After the arrival of German forces in Cherniakhov, initially it was calm, such that the remaining Jews were compelled to restrain themselves. On the following day, after the combat forces had moved on, Sonderkommando 4a discovered that in the meantime the Jews (as everywhere) were in contact with the scattered Russian partisan units that were terrorizing the entire area. A detachment sent there in response to this observation arrested all the Jewish [End Page 1521] men they could find, and at the same time searched for terrorists still in hiding. Fifteen members of the (GPU) [State Po liti cal Directorate] and another 11 informants were exposed, along with the main criminal, a national judge named Kieper.5

On August 7–8, 1941, the 2nd Battalion of the 10th Motorized Unit of the 1st SS-Motorized Brigade carried out another Aktion. They arrested and shot 232 Jews.6

After the shooting of the Jewish men, the Ortskommandantur apparently resettled the remaining Jewish women and children into a freight car at some date in the fall of 1941, where they were held for a short time before they were shot. This brief incarceration could be viewed as a form of destruction ghetto.7

During the occupation of Cherniakhov from July 1941 to November 1943, according to the list of names, 571 persons were shot in Cherniakhov, including 568 Jews.8

SOURCES

Documents dealing with the persecution and murder of the Jews in Cherniakhov can be found in the following archives: BA-BL (R 58/215, 216); BA-L (B 162/19220); DAZO; GARF (7021-60-314); and USHMM (RG-22.002M, reel 3).

NOTES

1. BA-BL, BDC, SSHO 2432, Organisationsplan der besetzten Ostgebiete nach dem Stand vom 10. März 1942, hg. vom Chef der Ordnungspolizei, Berlin, March 13, 1942.
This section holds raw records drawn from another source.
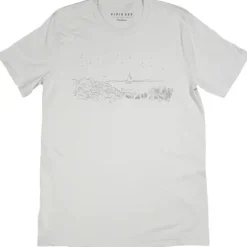 Vivix 659 The Sound Tailored Fit Tee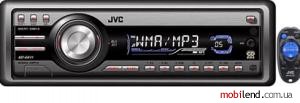 JVC KD-G611EE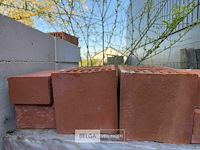 1 pallet snelbouwstenen - afbeelding 3 van  7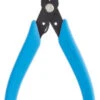Xuron Hobby Tools 485C Longnose Pliers With Cutter 1 Xuron Hobby Tools 485C Longnose Pliers With Cutter -Traxass Model Gear Shop 485c1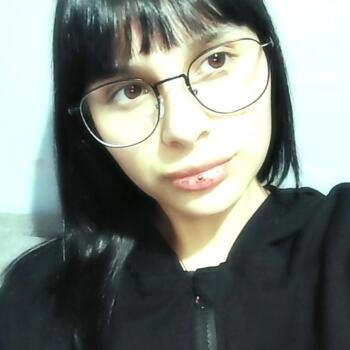 Niñera en Padre Hurtado: Valentina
2. Ibid., R 58/215, Ereignismeldung UdSSR (EM) no. 47, August 9, 1941.

3. Ibid., R 58/216, EM no. 58, August 20, 1941.

4. Ibid., EM no. 60, August 22, 1941.

5. Ibid., EM no. 58, August 20, 1941.

6. See the Report of the 1st SS-Motorized Infantry Brigade from August 10, 1941, in Fritz Baade, ed., Unsere Ehre heisst Treue: Kriegstagebuch des Kommandostabes Reichsführer SS (Vienna: Europa, 1984), pp. 103–105.
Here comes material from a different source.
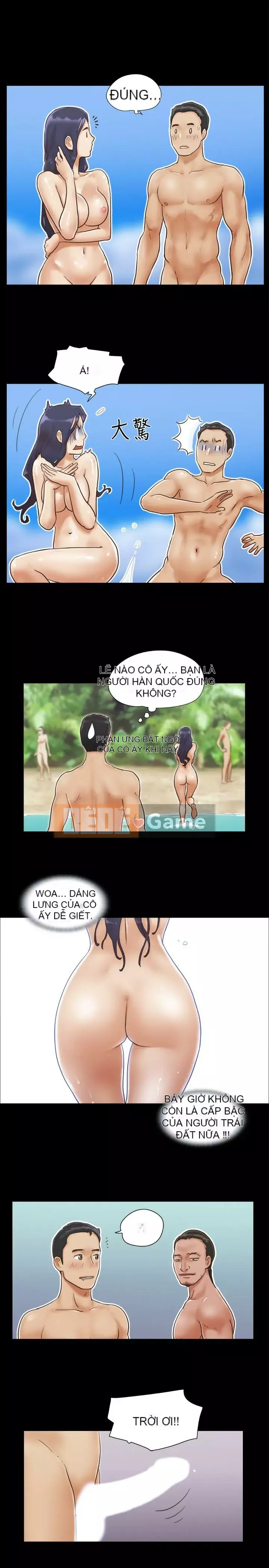 Hiệp Định Tình Yêu Chương 1-75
7. Wendy Lower, Nazi Empire-Building and the Holocaust in Ukraine (Chapel Hill: University of North Carolina Press in association with the United States Holocaust Memorial Museum, 2005), p. 88. Lower, however, contrasts this treatment starkly with the formal ghettoization process known from the larger cities in the Generalgouvernement.